Chris Ryan and Luke Heggie are not new to this game. This game of standing in front of strangers and making them laugh with made-up words. And so it is that they have the confidence in their craft to tell us that they’re trying out fresh material on this early evening slot. No cheap alcohol fuelled laughs here for the asking.

 

First up was Chris who after an initial slow start soon hit her stride with her inner travails and outer challenges.

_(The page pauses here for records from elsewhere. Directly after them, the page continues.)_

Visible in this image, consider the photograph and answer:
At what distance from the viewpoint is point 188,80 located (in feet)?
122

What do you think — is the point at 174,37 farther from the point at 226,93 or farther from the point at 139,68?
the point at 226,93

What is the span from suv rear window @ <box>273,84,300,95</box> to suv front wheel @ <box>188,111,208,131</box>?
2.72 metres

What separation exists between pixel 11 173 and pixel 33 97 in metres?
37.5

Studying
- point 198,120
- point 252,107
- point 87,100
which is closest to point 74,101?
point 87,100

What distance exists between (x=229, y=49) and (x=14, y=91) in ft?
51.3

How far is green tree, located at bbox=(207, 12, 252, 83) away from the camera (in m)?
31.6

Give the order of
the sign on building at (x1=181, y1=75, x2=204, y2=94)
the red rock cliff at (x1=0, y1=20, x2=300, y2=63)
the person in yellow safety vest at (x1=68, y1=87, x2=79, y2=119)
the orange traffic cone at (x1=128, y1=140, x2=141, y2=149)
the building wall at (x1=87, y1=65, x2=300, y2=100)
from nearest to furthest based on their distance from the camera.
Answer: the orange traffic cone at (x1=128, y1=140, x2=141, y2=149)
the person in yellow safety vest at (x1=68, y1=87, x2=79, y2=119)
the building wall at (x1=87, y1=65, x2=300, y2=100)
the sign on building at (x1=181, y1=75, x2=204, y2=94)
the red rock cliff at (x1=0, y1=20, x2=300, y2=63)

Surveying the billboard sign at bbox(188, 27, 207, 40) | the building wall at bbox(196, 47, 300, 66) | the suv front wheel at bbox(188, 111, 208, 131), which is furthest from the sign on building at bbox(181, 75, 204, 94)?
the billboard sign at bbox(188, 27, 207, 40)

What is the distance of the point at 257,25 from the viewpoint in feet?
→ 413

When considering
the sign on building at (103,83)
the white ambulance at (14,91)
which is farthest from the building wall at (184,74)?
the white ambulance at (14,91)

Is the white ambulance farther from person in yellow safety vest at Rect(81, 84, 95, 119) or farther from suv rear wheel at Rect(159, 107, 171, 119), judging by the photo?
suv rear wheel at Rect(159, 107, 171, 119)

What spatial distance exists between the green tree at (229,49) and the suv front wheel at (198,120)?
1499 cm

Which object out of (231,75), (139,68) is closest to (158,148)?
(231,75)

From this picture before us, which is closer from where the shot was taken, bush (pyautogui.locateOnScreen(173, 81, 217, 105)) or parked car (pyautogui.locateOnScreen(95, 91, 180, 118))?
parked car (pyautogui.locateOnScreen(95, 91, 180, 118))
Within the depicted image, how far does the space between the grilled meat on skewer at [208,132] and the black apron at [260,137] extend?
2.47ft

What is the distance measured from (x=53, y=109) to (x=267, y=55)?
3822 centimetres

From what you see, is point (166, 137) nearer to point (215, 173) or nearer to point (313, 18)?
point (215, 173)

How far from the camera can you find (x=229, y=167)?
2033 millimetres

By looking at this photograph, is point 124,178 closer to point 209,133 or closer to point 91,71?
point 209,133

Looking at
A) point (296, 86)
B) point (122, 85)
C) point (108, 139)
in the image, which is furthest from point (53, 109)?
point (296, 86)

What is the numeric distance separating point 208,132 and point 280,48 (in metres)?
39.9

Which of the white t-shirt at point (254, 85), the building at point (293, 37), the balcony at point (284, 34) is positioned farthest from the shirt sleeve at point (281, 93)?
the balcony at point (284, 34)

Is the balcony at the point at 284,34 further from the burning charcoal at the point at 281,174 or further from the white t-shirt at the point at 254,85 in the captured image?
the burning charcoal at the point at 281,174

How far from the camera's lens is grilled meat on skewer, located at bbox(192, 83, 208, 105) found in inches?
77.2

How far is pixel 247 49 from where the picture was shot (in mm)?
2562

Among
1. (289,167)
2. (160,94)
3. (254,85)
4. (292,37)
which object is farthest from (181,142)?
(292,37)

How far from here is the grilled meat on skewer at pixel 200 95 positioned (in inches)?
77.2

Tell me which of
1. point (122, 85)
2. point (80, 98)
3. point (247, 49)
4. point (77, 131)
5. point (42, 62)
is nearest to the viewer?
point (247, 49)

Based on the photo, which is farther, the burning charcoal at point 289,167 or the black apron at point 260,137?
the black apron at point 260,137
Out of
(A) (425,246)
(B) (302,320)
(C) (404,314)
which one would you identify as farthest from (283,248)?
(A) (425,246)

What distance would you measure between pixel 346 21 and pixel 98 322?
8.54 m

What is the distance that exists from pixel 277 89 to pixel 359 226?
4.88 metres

It could be her mum expecting that the audience would like a little dance (we didn’t get one) or the facile nature of a society where some get their best kicks from a Saturday night dress-up party.

 

Treading the line of outing her inner voice while being funny clearly comes naturally to Chris, her insights as dry as a WA January yet never with painful blistering. This is not an attack on those not present, simply bewilderment.

 

And the bemusement at her own condition continued into Luke’s dissection of what it’s like being the embodiment of toxic masculinity. At least as far as his teenage children are concerned.

 

It isn’t easy to appear to be politically incorrect and funny these days. Indeed, maybe live comedy is one of the few places where the finer aspects of delivery, context and intelligence can allow satire to live.

 

And this is the point. Almost all of what Luke delivers is “wrong” and it was fantastic. If Chris was the introvert character sharing how difficult it is to be alive today Luke was the extroverted persona wondering if this might be the end of human evolution. Every word of his counted with even throw-away lines carrying a bite of insight.

 

The common factor between the two is a slight bemusement at how we got to this point as a society and that in fact, we might not be long for the end. Albeit with great-looking scrotums.

 

Highly effective raw material for sure.